◆ **Task instructions**
**1)** Answer from the AAC decoding post:
(a) Which tool was used to confirm that the mp4 file holds the same audio data?
(b) What has the ffmpeg library on Android already decoded successfully from the external device?
(c) Which ffmpeg version appears in the output?
**2)** Copy the passage of the AAC decoding post starting at "I've got an" and ending at "on LLVM 3.5svn)".

◆ **Excerpt**
BEGIN

I've got an android app that gets raw AAC bytes from an external device and I want to decode that data but I can't seem to get the decoder to work, yet ffmpeg seems to work fine for decoding an mp4 file that contains the same audio data (verified with isoviewer). Recently I was able to get this ffmpeg library on android to decode video frames from the same external device but audio won't seem to work.
Here is the ffmpeg output for the file with the same data:
$ ffmpeg -i Video_2000-01-01_0411.mp4
ffmpeg version 2.6.1 Copyright (c) 2000-2015 the FFmpeg developers
built with Apple LLVM version 6.0 (clang-600.0.57) (based on LLVM 3.5svn)

END

◆ **Stored rows**
BEGIN

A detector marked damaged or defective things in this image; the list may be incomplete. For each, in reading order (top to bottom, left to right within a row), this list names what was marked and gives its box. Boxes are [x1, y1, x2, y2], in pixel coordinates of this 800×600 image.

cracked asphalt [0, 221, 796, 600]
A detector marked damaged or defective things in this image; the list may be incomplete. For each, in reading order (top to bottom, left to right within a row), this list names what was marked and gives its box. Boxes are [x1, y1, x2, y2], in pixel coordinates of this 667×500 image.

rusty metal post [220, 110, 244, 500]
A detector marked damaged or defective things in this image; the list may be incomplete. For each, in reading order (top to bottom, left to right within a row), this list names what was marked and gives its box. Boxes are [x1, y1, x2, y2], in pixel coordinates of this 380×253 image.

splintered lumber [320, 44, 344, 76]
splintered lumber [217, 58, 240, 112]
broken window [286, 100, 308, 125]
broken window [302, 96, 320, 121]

END

◆ **Per-task answers**
**1)**
(a) isoviewer
(b) Video frames
(c) 2.6.1

**2)**
I've got an android app that gets raw AAC bytes from an external device and I want to decode that data but I can't seem to get the decoder to work, yet ffmpeg seems to work fine for decoding an mp4 file that contains the same audio data (verified with isoviewer). Recently I was able to get this ffmpeg library on android to decode video frames from the same external device but audio won't seem to work.
Here is the ffmpeg output for the file with the same data:
$ ffmpeg -i Video_2000-01-01_0411.mp4
ffmpeg version 2.6.1 Copyright (c) 2000-2015 the FFmpeg developers
built with Apple LLVM version 6.0 (clang-600.0.57) (based on LLVM 3.5svn)